When I arrived home, Effie was working at her embroidery, demure as a good child. The silks were spread about on the ottoman, on the footstool, on the grey flannel of her dress, and the threads and the long panel of tapestry were the only colour about her. She might have been a nun with her hair loose like a coif around her shoulders and, for a moment, her seeming purity was spectral, terrifying, like a vision of the Holy Virgin. Then she looked up, and in that instant I saw her face like that of a vengeful crone, grimacing in hate and fury, a white-haired Norn older than time with my life held by a thread in her knotted fingers. I almost screamed.

Then the light shifted again and she was Effie, her expression as meek and innocent as that of the Sleeping Beauty in her tapestry. I wondered what spiteful thoughts had been playing in her head and, seeing her smile, I determined to take care. There was something knowing about her smile, something which belied her timid voice when she greeted me. Had she been out? Had she been reading the forbidden books? Had she searched my room?

I forced a smile in return. ‘Are you feeling better now, Effie?’ I asked.

‘Yes, thank you, much better. My headache is quite gone now, and I have been working at my embroidery all afternoon.’ As if to underline that, she put the tapestry aside and began to wind the silks into a tidy plait.

‘Excellent,’ I said. ‘However, bearing in mind your condition this morning I don’t think it would be a good idea for you to go out for a few days at least.’ I expected her to protest at this, knowing from Tabby how she liked to go for walks, but Effie did not flinch.

‘Yes,’ she agreed, ‘I think it best to stay in the house while I am unwell: I should not like to catch a chill in the cemetery.’

‘And no reading,’ I added, thinking that if anything was going to shake her composure it would be a reference to her precious books. ‘I’m certain that for a girl of your fanciful temperament, novels and poetry can only do incalculable harm.
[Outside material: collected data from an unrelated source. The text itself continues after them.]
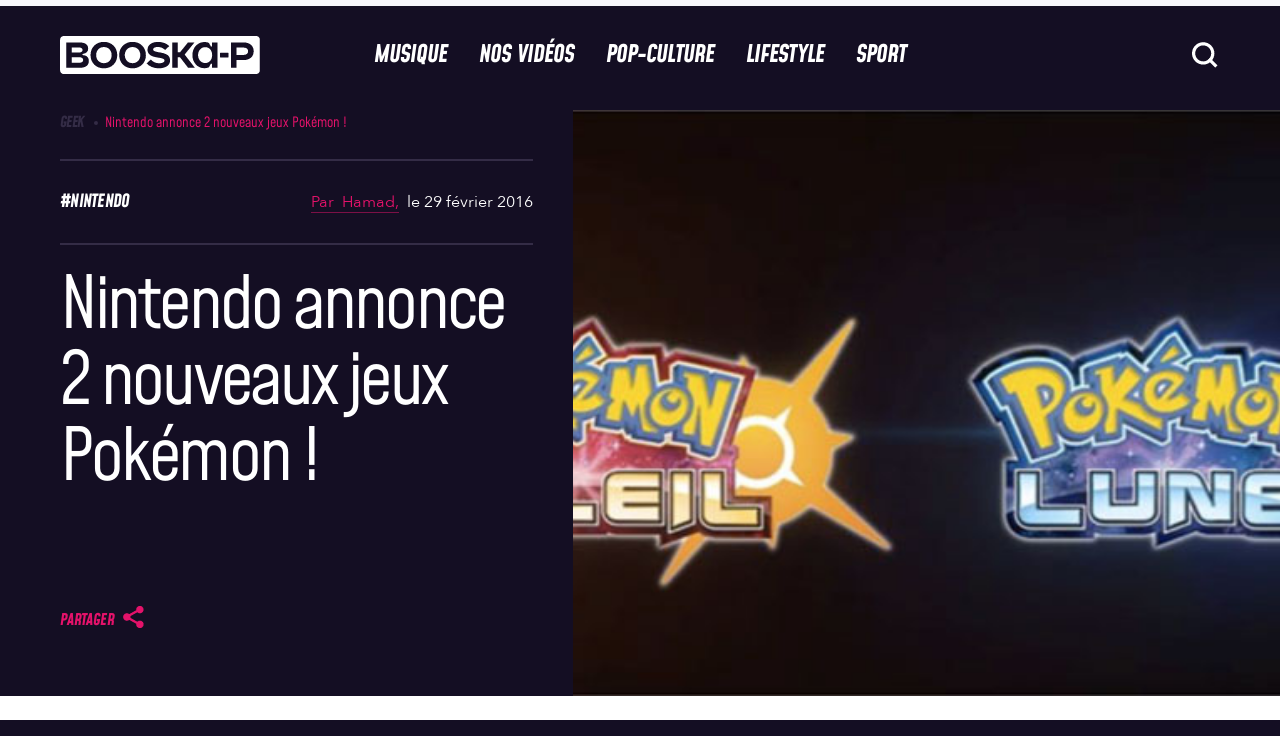

--- FILE ---
content_type: text/html; charset=UTF-8
request_url: https://www.booska-p.com/wp-admin/admin-ajax.php
body_size: 195
content:
{"post_id":59360,"counted":true,"storage":{"name":["pvc_visits[0]"],"value":["1769850675b59360"],"expiry":[1769850675]},"type":"post"}

--- FILE ---
content_type: text/html; charset=utf-8
request_url: https://www.google.com/recaptcha/api2/aframe
body_size: 267
content:
<!DOCTYPE HTML><html><head><meta http-equiv="content-type" content="text/html; charset=UTF-8"></head><body><script nonce="BaeZzfv1uPlMqtMnSDH7wQ">/** Anti-fraud and anti-abuse applications only. See google.com/recaptcha */ try{var clients={'sodar':'https://pagead2.googlesyndication.com/pagead/sodar?'};window.addEventListener("message",function(a){try{if(a.source===window.parent){var b=JSON.parse(a.data);var c=clients[b['id']];if(c){var d=document.createElement('img');d.src=c+b['params']+'&rc='+(localStorage.getItem("rc::a")?sessionStorage.getItem("rc::b"):"");window.document.body.appendChild(d);sessionStorage.setItem("rc::e",parseInt(sessionStorage.getItem("rc::e")||0)+1);localStorage.setItem("rc::h",'1769764277839');}}}catch(b){}});window.parent.postMessage("_grecaptcha_ready", "*");}catch(b){}</script></body></html>

--- FILE ---
content_type: application/javascript; charset=utf-8
request_url: https://fundingchoicesmessages.google.com/f/AGSKWxWdQZ26hcdPFguajKd2jwozyHu6uneg8W7bZmiYTi6FCwGyGC3LA9Os1mh3YxJbIl64tQEFMBI9mW6mrrZ2b_xxmznhv3UfKo4HeR4xnOf-912Xe6M1P-bkkzdpdO5Xa_pkAbLQTrAm_YKf3kftJ1fDN86FJPOEkHagN2L0VVW1fqyiX1mqQGxbj8Zw/_-rightrailad-/ero_hosted_/ad-refresh-_798x99_/update_layer/layer_os_new.php
body_size: -1285
content:
window['b52830b7-c9b0-43b3-b244-b957b2402b58'] = true;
I have several improving books, as well as a store of tracts for you to read if you wish, but I have taken the rest of your books from the library and would ask you not to purchase any more.’ I fully expected an outburst at that, but she merely nodded-and was that the tiniest smile on her pale lips?-and began to lay away her embroidery in her work-basket.

‘I want to try and finish this tapestry this year, if I can,’ she said. ‘I think it might be pretty as a fire-screen, or maybe the centrepiece for a bedspread. What do you think?’
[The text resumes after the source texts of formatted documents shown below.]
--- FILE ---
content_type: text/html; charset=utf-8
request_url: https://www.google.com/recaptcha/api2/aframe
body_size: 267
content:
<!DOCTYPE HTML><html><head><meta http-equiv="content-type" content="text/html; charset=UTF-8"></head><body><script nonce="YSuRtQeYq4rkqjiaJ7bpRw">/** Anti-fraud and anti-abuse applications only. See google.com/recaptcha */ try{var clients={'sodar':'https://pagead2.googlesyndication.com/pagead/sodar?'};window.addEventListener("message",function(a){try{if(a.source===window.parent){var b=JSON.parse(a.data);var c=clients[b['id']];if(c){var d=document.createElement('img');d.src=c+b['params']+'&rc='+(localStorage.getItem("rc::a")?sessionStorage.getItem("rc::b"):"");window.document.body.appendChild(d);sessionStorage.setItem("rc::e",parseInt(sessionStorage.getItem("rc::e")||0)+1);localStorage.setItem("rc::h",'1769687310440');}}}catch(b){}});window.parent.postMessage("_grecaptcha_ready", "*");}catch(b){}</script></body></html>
‘As you wish,’ I said coolly. ‘I’m no judge of such things.’

I was surprised and rather disturbed. She had been helpless and hysterical that morning, wailing and crying like a spoilt child; now she was cool and self-possessed, her politeness almost a form of contempt. What secret was she keeping from me?

I watched her carefully over supper. As usual she ate little, but consented to take some bread and butter when I commented upon her loss of appetite. She was docile, sweet, and charming-why then did my stomach clench at the thought of her docility, her sweetness? My unease and dissatisfaction grew and eventually I retired to the smoking-room and left her alone.
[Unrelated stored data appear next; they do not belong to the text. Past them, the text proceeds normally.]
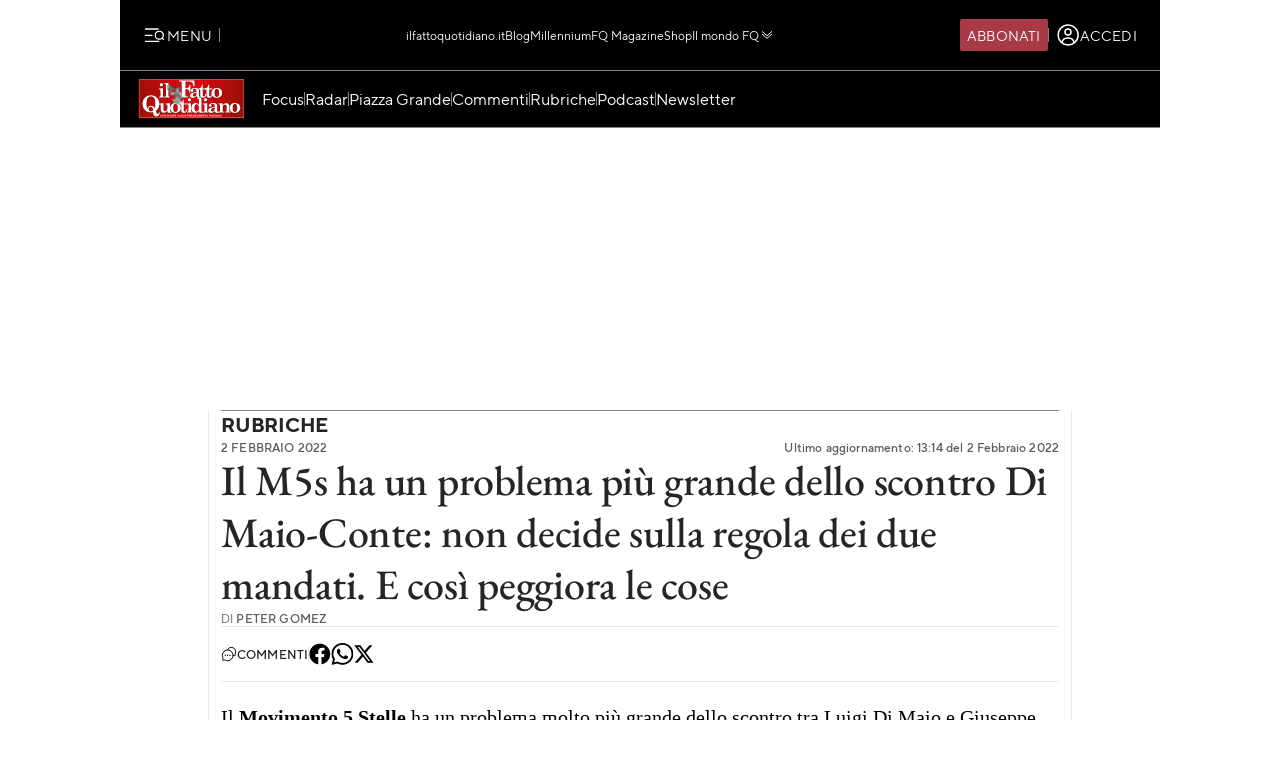

--- FILE ---
content_type: image/svg+xml
request_url: https://st.ilfattoquotidiano.it/wp-content/themes/ifq-2025/assets/img/fq-www/icon-alt-arrow-down.svg
body_size: -163
content:
<svg width="24" height="25" fill="none" xmlns="http://www.w3.org/2000/svg"><path d="m5.002 11.458 7 6 7-6" stroke="#5C5C5C" stroke-width="1.5" stroke-linecap="round" stroke-linejoin="round"/><path d="m5.002 7.458 7 6 7-6" stroke="#5C5C5C" stroke-width="1.5" stroke-linecap="round" stroke-linejoin="round"/></svg>

--- FILE ---
content_type: image/svg+xml
request_url: https://st.ilfattoquotidiano.it/wp-content/themes/ifq-2025/assets/img/fq-www/icon-user-white.svg
body_size: 6
content:
<svg width="16" height="16" fill="none" xmlns="http://www.w3.org/2000/svg"><g clip-path="url(#a)"><mask id="b" style="mask-type:luminance" maskUnits="userSpaceOnUse" x="0" y="0" width="16" height="16"><path d="M16 0H0v16h16V0Z" fill="#fff"/></mask><g mask="url(#b)" stroke="#fff"><path d="M8 8a2 2 0 1 0 0-4 2 2 0 0 0 0 4Z"/><path d="M8 14.667A6.667 6.667 0 1 0 8 1.334a6.667 6.667 0 0 0 0 13.333Z"/><path d="M11.98 13.333C11.872 11.406 11.282 10 8 10s-3.873 1.406-3.98 3.333" stroke-linecap="round"/></g></g><defs><clipPath id="a"><path fill="#fff" d="M0 0h16v16H0z"/></clipPath></defs></svg>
I told myself that I was simply nervous: I had hardly slept the previous night, I had worked all day in the studio and I was tired. That was all. But somehow that was not all. While I was away something had happened to Effie, something secret, perhaps even something dangerous. In a strange, undisclosed way, I felt that Effie was no longer alone, no longer mine. I stayed awake late into that night, smoking and drinking, racking my brain to discover what had finally awoken my pale little sister.